Quirrell is joking. He doesn't care about the results of the ministry-mandated test, as he already knew what grades his students had earned from him regardless.

Assuming Quirrell did have the final grades already calculated before the test, did Quirrell know ahead of time how the students would score on the test and have the final grades reflect that, or did he use the grades up to that point in total indifference to the test scores?

ETA: Oops, I seem to have completely missed this discussion when I posted this here. My bad.

Comment author: Phothrism 29 January 2015 03:25:17PM *  15 points [-]

There's a much simpler explanation: The tests came pre-graded and QQ just cast a spell to reveal the invisible grades and ignored all the answers.

Comment author: DanArmak 29 January 2015 03:17:04PM 3 points [-]

The spell might just be querying Quirrel or a confederate in real-time to grade the results.

Comment author: gjm 29 January 2015 03:17:53PM 5 points [-]

Yes. Note that Q is terrifyingly fast; remember the scene where he speed-reads the newspaper.

Comment author: gjm 29 January 2015 09:50:25PM 4 points [-]

Though now it's been pointed out by others, I agree it's pretty much certain that the actually intended meaning is that Q is joking, he ignored their answers to the official exam, and their grades were determined before they ever took it.

Comment author: DanArmak 29 January 2015 07:48:23PM 0 points [-]
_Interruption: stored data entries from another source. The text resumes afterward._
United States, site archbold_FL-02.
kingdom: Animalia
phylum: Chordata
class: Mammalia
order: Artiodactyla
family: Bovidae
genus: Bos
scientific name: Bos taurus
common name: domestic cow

And even more relevantly, the scene where he sits in his office, grading papers, not moving anything but his eyes.

Comment author: gjm 29 January 2015 09:28:36PM 0 points [-]

It's not clear he's doing it super-fast on that occasion, though, is it?
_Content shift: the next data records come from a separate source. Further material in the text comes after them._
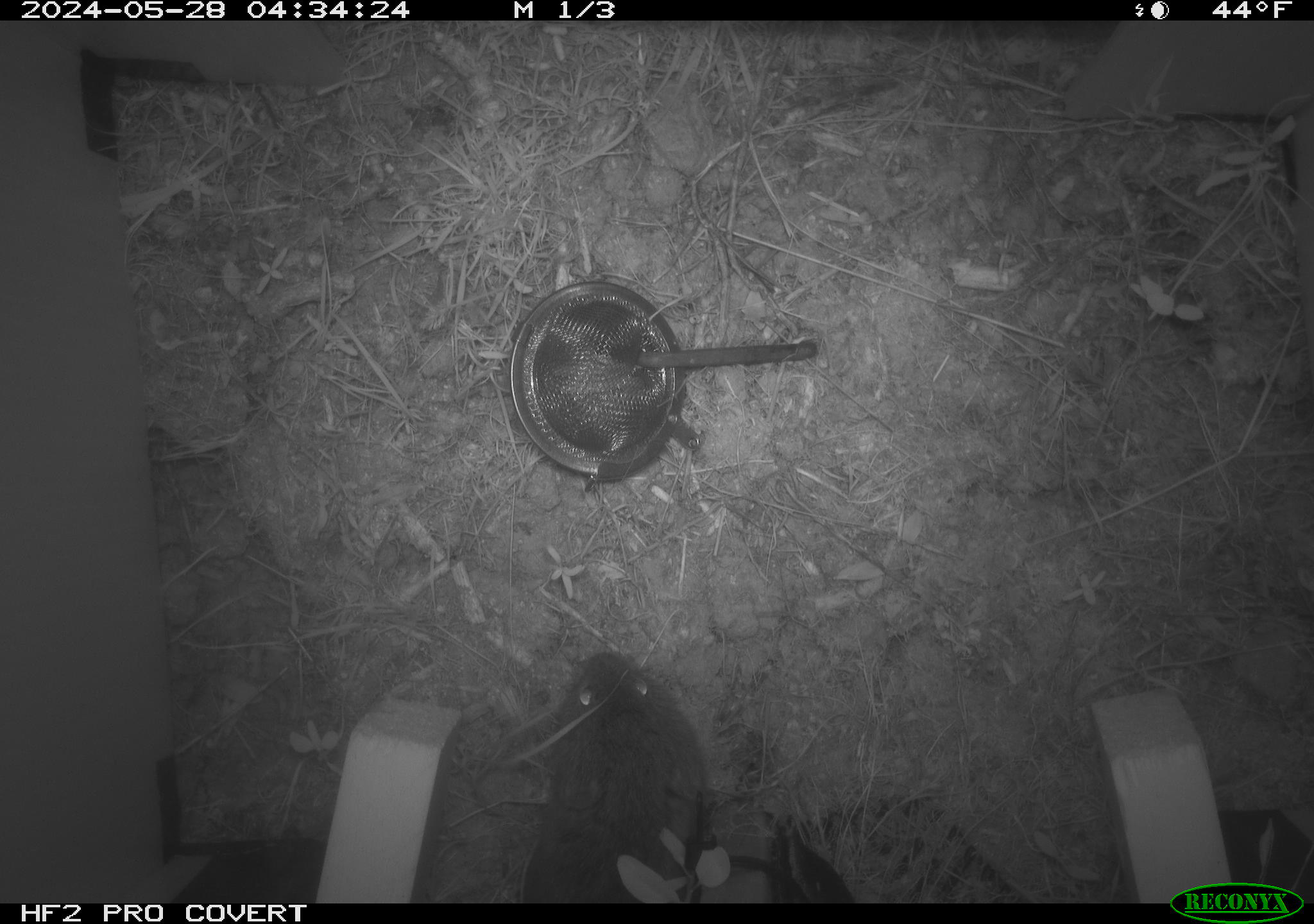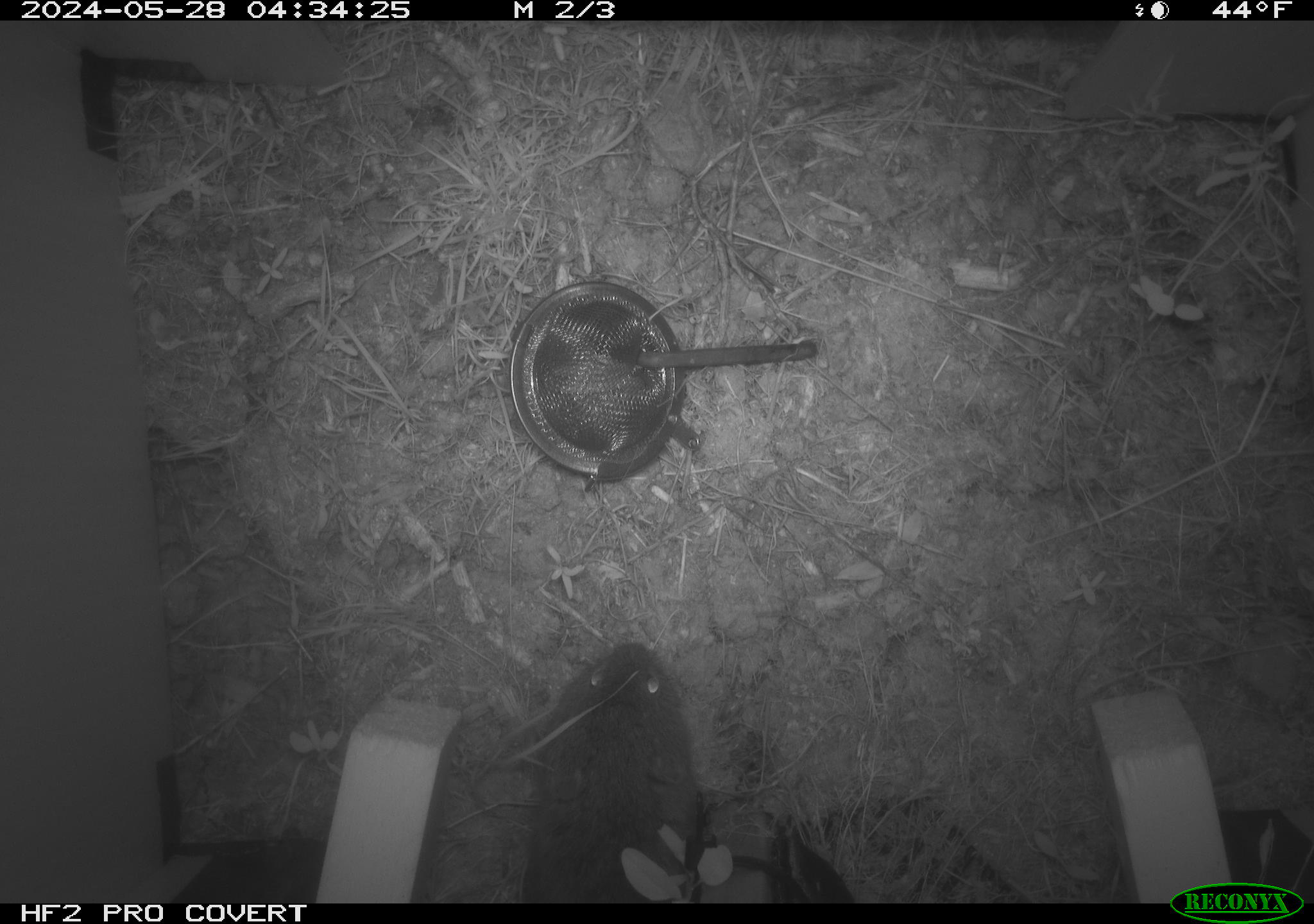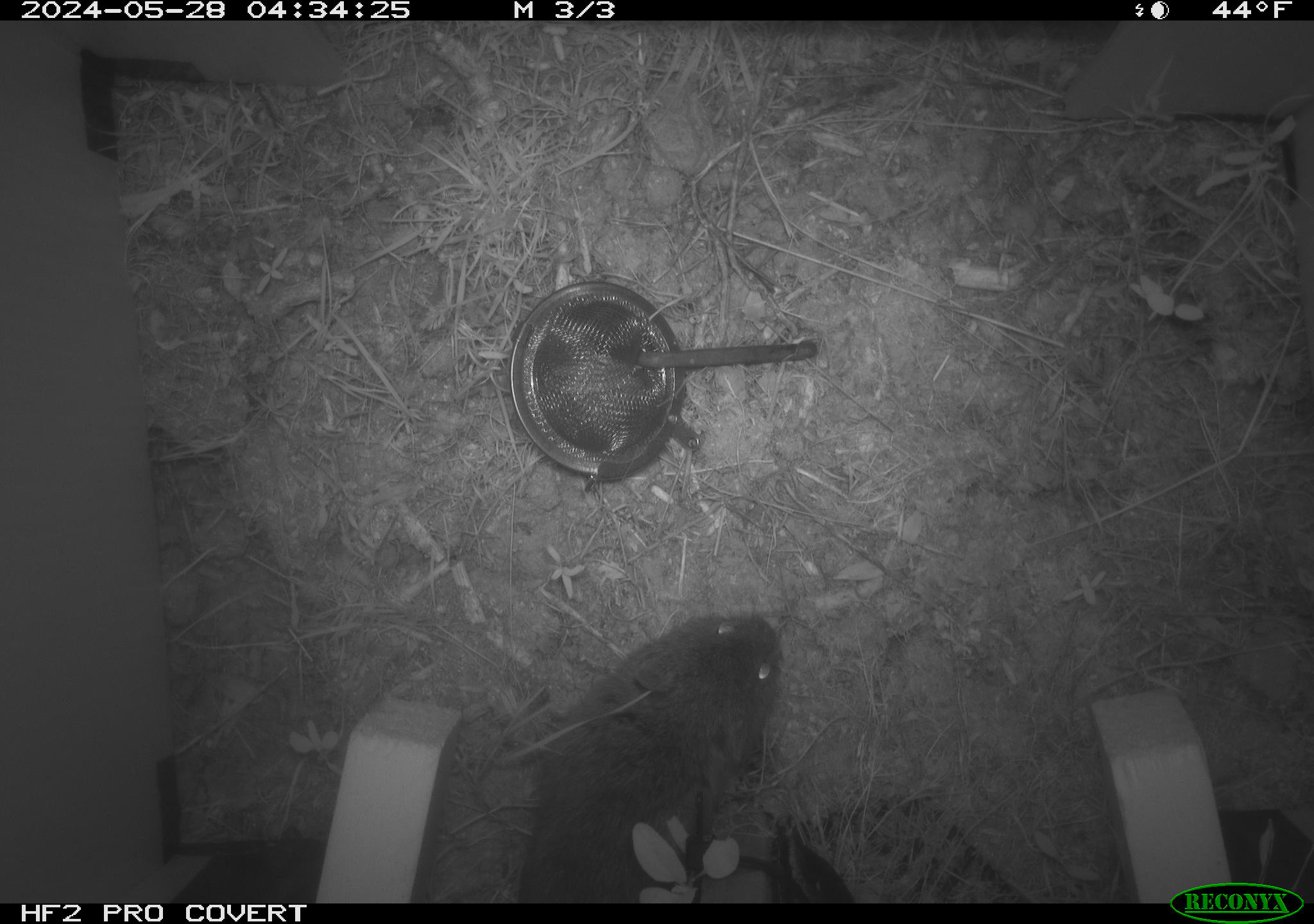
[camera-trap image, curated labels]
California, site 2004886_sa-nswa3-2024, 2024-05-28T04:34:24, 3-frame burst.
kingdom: Animalia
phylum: Chordata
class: Mammalia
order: Rodentia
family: Cricetidae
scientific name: Arvicolinae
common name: voles, lemmings, and muskrats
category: arvicolinae subfamily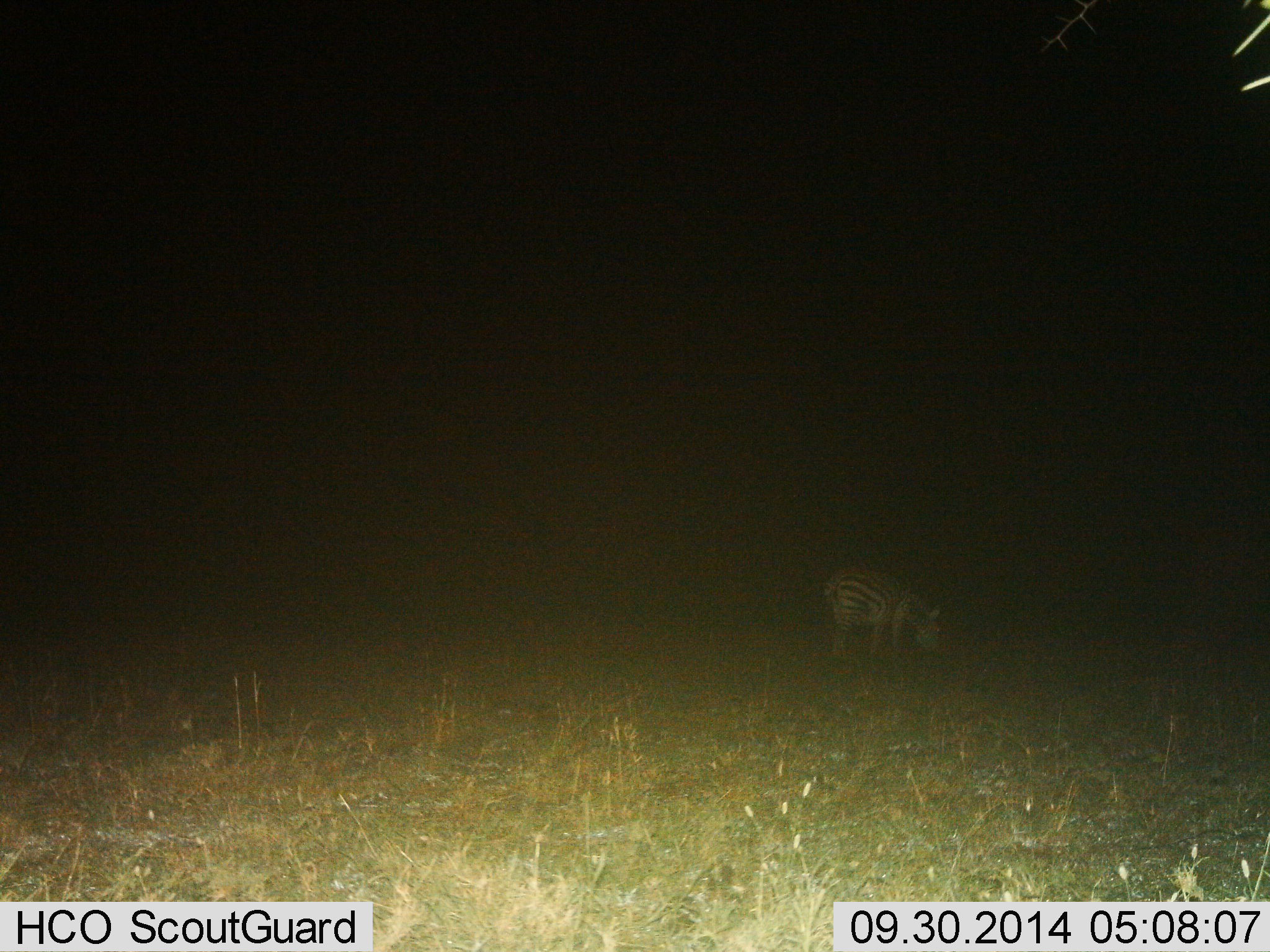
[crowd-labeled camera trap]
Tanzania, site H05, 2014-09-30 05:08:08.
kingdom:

Comment author: DanArmak 29 January 2015 10:12:17PM 0 points [-]

That's true.

Comment author: Jiro 29 January 2015 04:29:15PM *  2 points [-]

If you accept the definition of the supernatural as a physical law that applies to ontologically basic mental things, then finding the answers to a test would seem to be something the supernatural can do without having to do natural language processing, the same way a spell can turn someone into a frog without having to process DNA. We think of "the answers to a test" as a concept.
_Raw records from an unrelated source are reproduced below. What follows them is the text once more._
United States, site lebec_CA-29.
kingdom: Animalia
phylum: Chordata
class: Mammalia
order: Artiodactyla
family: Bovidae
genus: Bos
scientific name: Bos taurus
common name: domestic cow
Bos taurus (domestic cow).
Comment author: EphemeralNight 03 February 2015 04:56:51PM 0 points [-]

That just means that the spell inventor doesn't need to know anything about or implement natural language processing. To get magical primitives like ontologically basic mental parts you still have to have complex and fully reducible algorithms running over the base physics outputs somewhere even if that somewhere is "parallel to or between frames of the simulation".

Comment author: Jiro 03 February 2015 05:19:51PM 0 points [-]

If "gets the answers to the test" is a primitive, no you don't. The magic just does it. That's the difference between magic and science. The spell is a black box with no parts inside.